亡国のイージス、という小説

最初に読んだとき、これなんかに似ているなと思った。それは「アビス」、といってもキャメロンの映画ではなく、オースン・スコット・カードのノベライズのほう。

これは「ノベライズ」といっても脚本をもとに撮影にもつきあいながらカードが書き上げたもので、その一部をエド・ハリスたちは読んで役づくりをしたほどであるから、ほとんどノベライズではない。カードとキャメロンの共作に近い。

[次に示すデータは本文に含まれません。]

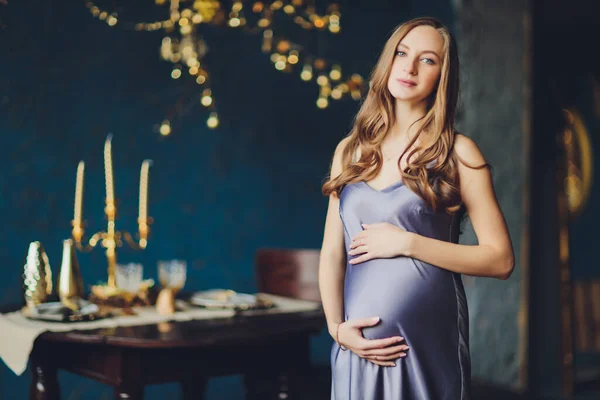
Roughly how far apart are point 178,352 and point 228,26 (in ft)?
7.10

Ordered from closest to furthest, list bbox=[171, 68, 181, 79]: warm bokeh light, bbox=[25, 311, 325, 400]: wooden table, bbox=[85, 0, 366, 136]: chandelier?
bbox=[25, 311, 325, 400]: wooden table, bbox=[85, 0, 366, 136]: chandelier, bbox=[171, 68, 181, 79]: warm bokeh light

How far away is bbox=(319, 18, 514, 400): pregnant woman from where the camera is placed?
1.66 meters

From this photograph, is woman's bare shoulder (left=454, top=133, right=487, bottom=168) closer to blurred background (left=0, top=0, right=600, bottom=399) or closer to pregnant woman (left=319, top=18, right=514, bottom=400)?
pregnant woman (left=319, top=18, right=514, bottom=400)

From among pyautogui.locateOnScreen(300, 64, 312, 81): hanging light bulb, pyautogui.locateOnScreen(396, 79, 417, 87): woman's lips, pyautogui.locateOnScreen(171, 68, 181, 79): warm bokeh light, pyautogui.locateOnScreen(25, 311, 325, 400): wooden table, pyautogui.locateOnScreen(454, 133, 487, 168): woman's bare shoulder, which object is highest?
pyautogui.locateOnScreen(300, 64, 312, 81): hanging light bulb

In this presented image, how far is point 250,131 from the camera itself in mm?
4195

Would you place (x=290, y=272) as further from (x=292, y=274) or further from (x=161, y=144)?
(x=161, y=144)

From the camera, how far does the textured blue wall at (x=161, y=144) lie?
3385 millimetres

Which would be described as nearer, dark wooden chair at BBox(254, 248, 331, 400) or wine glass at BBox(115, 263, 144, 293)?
wine glass at BBox(115, 263, 144, 293)

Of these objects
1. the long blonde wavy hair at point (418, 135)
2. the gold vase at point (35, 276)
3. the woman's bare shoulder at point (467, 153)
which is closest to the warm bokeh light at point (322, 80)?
the gold vase at point (35, 276)

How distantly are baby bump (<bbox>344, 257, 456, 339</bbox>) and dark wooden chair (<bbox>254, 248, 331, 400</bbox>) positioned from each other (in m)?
1.67

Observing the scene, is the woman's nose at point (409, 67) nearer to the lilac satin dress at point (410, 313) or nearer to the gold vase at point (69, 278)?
the lilac satin dress at point (410, 313)

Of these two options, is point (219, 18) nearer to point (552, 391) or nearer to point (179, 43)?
point (179, 43)

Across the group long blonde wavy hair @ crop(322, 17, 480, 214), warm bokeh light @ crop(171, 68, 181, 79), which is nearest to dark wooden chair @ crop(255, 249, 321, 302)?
warm bokeh light @ crop(171, 68, 181, 79)

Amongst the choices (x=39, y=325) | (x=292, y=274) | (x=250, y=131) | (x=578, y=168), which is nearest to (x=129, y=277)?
(x=39, y=325)
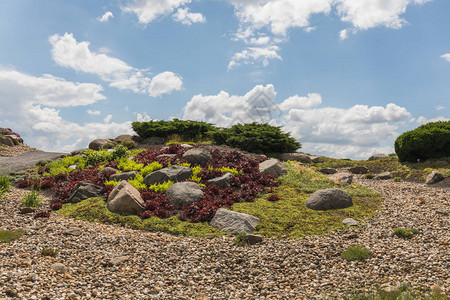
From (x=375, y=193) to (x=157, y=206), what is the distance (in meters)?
8.41

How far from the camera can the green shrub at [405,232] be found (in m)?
8.31

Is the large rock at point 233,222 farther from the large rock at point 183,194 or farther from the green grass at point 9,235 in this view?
the green grass at point 9,235

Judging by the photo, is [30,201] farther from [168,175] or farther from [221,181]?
[221,181]

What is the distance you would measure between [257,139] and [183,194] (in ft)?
37.1

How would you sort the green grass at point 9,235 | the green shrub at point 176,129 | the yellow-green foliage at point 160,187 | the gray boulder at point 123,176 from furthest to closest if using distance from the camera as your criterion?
the green shrub at point 176,129, the gray boulder at point 123,176, the yellow-green foliage at point 160,187, the green grass at point 9,235

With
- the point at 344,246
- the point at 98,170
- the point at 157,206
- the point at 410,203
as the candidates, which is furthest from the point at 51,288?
the point at 410,203

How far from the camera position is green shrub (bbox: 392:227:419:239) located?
27.3 feet

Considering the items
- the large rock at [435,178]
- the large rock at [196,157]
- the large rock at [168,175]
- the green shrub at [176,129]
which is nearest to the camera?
the large rock at [168,175]

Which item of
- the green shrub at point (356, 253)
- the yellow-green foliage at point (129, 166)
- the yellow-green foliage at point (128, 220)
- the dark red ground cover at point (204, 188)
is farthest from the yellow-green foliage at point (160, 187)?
the green shrub at point (356, 253)

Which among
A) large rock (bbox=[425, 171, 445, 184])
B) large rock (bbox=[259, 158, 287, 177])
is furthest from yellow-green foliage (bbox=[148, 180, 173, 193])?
large rock (bbox=[425, 171, 445, 184])

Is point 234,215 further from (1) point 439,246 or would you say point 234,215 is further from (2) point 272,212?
(1) point 439,246

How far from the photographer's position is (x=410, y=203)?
11656 millimetres

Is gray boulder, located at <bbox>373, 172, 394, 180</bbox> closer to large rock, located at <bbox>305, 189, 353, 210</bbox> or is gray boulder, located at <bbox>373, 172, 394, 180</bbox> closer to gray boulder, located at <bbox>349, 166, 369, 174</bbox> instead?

どのへんが「アビス」みたいだったかというと、まず小説が主要登場人物3人の(本編前までの)人生を、それぞれに1章ずつ計3章つかって描き出してから、本編にはいるという構成(しかもそのうちの一人はブロックで人殺しをする)。これはかなり構造としては似ている。それと、地の文でもかまわず会話体で心理描写をして読者を引き付ける点。これをやると、異様にリーダビリティが高い、感情移入のカタマリのような小説が出来上がる。

最近知ったのだけれども、福井さんはキャメロンに人生を変えられたというほどのキャメロン好きで、「アビス」の映画がベスト・ムービーに入っていたそうな。だったら「アビス」のノベライズを読んでいても不思議じゃない気がする。